Because PPARγ is present in both macrophages and epithelial cells, 2 abundant cell types in the gut mucosa (50), we sought to determine whether CLA could also modulate PPARγ activity in these cell types. We provide in vitro evidence demonstrating that CLA increased PPARγ activity in RAW macrophages and IEC. These findings correspond with previously published data showing elevated mRNA levels of PPARγ, CD36, Keratin 20, and PPARγ coactivator-1α and lower TNFα levels in CLA-fed mice with DSS colitis (15). Therefore, the results of this study are consistent with previous IBD studies in that CLA lowers colonic TNFα mRNA expression through a PPARγ-dependent mechanism. However, this study investigates the modulation of colitis-related carcinogenesis by CLA and PPARγ. Surprisingly, in contrast to the previously published results of the IBD model showing upregulation of CD36 in PPARγ floxed mice (15), the results of the azoxymethane/DSS colonic carcinogenesis model demonstrated that PPARγ null mice fed the CLA had significantly greater levels of IL-4 and CD36 mRNA, which may be explained through compensatory activation PPARα in the colonic mucosa. In this regard, Gocke et al. (51) demonstrated that PPARα directly binds to the IL-4 promoter and the PPARα agonist gemfibrozil ameliorated autoimmune encephalomyelitis in mice in an IL-4–dependent manner. In RAW 264.7 macrophage-derived foam cells, CLA stimulated CD36 expression in part by activating PPARα (52).

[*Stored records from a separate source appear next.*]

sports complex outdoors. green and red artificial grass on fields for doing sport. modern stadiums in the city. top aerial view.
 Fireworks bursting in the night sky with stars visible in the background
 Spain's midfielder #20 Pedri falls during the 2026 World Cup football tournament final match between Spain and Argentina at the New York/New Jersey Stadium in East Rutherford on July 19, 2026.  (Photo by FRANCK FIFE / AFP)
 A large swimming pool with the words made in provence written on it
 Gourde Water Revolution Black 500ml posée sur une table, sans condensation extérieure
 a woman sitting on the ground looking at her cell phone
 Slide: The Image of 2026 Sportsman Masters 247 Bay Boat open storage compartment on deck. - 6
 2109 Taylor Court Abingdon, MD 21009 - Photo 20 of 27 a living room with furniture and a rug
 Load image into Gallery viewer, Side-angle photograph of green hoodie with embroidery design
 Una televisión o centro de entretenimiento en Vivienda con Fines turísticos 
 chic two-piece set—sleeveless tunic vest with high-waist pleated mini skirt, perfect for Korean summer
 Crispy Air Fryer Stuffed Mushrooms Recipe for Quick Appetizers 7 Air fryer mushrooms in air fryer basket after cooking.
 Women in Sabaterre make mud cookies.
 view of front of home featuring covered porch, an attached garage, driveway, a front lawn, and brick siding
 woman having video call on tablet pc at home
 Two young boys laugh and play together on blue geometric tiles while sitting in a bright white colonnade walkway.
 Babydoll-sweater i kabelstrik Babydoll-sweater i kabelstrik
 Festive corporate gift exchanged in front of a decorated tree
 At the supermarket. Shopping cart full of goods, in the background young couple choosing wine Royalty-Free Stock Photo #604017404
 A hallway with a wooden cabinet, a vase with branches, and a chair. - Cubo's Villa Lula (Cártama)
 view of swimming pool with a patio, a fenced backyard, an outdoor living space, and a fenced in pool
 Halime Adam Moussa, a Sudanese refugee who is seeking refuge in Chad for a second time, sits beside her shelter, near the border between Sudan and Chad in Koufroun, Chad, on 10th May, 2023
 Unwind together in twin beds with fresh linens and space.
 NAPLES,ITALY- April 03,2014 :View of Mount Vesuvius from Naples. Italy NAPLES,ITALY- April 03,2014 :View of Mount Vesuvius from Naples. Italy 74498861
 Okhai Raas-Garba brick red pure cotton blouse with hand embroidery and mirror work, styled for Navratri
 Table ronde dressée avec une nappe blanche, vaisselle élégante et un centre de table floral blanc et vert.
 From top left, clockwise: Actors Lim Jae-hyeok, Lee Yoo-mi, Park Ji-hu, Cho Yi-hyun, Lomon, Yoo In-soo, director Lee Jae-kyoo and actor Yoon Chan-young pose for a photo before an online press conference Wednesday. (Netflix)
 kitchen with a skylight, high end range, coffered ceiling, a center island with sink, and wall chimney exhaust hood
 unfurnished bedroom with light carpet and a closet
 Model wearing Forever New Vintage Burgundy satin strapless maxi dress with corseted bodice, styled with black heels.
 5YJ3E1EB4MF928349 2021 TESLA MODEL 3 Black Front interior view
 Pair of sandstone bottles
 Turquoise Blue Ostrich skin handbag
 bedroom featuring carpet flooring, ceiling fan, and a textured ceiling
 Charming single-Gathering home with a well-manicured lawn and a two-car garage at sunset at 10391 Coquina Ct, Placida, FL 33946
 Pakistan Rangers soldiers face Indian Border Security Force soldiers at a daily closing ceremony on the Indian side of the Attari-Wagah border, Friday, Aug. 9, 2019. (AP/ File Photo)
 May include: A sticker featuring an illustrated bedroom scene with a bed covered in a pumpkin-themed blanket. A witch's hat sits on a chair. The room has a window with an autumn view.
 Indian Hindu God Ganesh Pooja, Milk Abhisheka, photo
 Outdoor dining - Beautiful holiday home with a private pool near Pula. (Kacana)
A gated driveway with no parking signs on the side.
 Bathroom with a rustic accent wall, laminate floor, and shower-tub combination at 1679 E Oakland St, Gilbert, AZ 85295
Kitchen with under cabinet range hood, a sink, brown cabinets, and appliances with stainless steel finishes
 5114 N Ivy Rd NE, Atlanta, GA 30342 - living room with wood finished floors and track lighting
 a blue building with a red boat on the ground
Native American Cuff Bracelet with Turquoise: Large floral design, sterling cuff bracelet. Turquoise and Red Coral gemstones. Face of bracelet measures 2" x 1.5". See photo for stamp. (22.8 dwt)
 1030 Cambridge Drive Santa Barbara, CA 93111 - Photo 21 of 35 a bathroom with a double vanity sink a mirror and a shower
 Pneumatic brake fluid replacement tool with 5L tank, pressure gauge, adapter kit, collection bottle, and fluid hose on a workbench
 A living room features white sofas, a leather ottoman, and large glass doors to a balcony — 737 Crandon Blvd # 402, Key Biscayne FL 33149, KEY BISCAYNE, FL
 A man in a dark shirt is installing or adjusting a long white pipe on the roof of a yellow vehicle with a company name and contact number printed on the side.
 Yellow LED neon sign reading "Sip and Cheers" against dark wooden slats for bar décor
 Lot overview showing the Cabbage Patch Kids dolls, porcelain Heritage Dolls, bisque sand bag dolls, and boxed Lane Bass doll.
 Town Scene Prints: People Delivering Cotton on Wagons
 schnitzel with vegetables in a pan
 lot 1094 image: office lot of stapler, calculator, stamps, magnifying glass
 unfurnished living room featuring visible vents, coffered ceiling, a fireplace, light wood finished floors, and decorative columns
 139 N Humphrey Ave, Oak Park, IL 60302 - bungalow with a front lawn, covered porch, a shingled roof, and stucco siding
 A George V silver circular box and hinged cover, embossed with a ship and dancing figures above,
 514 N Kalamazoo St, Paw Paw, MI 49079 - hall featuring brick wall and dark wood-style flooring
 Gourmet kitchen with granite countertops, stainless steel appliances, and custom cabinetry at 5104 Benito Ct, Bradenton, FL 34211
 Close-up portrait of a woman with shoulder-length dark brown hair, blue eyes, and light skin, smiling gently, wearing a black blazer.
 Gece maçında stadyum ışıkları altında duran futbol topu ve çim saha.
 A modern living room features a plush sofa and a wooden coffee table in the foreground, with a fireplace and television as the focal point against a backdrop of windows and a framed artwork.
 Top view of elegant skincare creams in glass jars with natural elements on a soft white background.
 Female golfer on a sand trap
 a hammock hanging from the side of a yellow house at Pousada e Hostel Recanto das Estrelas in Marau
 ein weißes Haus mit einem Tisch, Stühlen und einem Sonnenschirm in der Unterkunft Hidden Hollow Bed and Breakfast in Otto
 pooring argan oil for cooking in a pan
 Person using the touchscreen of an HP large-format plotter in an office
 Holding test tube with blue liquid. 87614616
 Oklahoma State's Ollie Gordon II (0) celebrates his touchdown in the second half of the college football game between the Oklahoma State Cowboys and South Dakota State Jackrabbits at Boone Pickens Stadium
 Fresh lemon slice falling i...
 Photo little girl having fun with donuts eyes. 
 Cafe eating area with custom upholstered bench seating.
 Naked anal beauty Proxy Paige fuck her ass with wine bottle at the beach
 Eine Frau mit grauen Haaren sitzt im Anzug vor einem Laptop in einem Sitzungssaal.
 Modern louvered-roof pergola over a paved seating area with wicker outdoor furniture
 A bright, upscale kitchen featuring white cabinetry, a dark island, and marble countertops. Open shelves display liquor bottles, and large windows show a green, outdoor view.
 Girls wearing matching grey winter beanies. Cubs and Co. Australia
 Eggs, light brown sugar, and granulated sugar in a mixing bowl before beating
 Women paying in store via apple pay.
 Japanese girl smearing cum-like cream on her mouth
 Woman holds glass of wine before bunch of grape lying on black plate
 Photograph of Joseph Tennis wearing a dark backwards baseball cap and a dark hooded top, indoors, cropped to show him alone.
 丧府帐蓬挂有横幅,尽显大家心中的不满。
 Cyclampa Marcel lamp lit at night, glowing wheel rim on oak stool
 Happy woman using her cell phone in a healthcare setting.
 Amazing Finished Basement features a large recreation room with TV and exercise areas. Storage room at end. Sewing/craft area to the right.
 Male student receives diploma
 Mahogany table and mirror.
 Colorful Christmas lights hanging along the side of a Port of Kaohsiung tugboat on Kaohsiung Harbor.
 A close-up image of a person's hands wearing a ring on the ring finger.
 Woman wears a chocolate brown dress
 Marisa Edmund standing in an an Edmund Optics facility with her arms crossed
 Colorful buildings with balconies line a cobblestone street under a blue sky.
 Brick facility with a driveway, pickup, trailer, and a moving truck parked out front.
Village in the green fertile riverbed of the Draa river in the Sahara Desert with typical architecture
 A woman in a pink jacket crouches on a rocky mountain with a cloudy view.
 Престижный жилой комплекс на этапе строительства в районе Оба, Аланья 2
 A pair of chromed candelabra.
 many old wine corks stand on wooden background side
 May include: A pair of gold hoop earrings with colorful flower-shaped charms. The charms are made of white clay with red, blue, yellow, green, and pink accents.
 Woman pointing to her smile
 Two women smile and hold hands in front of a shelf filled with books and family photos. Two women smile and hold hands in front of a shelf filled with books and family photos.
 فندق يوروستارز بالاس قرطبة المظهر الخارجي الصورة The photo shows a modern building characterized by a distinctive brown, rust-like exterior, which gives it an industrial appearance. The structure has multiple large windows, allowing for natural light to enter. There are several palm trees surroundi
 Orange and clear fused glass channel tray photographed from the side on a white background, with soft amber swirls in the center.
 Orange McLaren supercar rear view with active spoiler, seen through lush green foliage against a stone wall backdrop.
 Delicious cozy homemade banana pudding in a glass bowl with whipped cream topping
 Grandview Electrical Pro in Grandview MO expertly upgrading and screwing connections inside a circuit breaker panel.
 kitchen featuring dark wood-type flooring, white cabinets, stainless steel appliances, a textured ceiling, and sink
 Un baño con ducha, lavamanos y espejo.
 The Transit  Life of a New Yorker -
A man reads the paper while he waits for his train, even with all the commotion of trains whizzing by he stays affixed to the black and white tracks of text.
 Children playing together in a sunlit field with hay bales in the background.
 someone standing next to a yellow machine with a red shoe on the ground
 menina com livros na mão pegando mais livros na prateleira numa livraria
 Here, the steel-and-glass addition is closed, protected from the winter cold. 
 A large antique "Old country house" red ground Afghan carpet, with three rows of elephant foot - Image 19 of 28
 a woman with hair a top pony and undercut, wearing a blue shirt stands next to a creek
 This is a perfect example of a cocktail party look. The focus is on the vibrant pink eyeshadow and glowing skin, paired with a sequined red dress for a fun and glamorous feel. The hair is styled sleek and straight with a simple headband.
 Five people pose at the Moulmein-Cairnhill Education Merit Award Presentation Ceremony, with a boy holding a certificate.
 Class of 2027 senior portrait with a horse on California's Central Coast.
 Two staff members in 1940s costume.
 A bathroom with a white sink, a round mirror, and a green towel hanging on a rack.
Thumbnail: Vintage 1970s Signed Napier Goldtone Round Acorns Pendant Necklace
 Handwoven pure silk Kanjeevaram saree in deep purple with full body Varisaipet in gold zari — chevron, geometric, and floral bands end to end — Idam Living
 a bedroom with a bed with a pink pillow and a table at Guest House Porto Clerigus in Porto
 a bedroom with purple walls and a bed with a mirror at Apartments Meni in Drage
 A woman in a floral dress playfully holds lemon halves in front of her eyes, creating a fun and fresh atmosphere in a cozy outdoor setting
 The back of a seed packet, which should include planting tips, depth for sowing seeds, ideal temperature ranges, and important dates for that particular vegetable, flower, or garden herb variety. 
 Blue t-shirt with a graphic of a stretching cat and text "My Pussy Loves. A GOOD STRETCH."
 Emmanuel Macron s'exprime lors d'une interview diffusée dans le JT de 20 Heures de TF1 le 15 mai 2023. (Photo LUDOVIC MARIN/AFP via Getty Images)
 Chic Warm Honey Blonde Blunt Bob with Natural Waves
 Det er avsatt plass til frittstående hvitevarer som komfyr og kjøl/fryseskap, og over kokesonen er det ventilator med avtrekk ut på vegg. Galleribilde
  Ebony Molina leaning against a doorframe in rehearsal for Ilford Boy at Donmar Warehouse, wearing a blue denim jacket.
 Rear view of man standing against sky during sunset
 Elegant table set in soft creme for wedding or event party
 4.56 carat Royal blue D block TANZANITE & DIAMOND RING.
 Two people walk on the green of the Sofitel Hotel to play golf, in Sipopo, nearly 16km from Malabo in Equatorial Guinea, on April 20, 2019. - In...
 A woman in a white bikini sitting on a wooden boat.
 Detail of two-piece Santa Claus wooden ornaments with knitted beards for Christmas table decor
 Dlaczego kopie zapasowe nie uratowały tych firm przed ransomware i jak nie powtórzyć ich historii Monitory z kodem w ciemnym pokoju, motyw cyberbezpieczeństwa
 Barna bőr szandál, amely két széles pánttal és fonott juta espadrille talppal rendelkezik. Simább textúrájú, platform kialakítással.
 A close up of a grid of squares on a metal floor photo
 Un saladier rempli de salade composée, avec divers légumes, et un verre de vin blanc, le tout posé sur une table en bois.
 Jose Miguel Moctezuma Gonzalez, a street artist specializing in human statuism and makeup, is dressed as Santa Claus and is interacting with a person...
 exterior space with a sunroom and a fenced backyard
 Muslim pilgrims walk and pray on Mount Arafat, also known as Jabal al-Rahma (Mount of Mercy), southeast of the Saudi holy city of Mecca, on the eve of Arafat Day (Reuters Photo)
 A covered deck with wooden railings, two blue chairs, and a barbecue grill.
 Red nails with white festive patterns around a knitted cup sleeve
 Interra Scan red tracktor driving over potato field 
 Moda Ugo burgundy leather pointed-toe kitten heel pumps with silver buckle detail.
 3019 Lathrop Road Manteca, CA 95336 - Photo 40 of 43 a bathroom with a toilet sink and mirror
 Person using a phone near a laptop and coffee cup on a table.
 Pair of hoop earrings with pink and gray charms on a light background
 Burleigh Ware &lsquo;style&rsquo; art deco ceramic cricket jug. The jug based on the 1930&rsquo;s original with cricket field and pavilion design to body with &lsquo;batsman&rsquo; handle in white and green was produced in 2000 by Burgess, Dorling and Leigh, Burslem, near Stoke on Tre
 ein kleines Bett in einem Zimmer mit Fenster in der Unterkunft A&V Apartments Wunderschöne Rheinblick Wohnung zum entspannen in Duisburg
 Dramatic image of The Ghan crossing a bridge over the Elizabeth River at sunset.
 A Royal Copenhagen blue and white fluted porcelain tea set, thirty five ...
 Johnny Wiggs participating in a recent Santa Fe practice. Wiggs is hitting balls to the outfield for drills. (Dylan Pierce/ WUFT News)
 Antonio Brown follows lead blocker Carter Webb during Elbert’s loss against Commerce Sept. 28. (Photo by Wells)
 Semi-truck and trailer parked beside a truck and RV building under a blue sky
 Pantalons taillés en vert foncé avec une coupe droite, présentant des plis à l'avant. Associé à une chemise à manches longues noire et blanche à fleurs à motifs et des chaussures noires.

In conclusion, these data demonstrate the ability of dietary CLA to suppress colonic tumorigenesis in part through a PPARγ-dependent mechanism. Further time-course studies addressing the ability of CLA to downmodulate the inflammatory process, prevent tumor formation, and suppress progression of colonic carcinogenesis are necessary to more fully characterize the mechanisms and potential application of this supplement in the prevention of human CRC.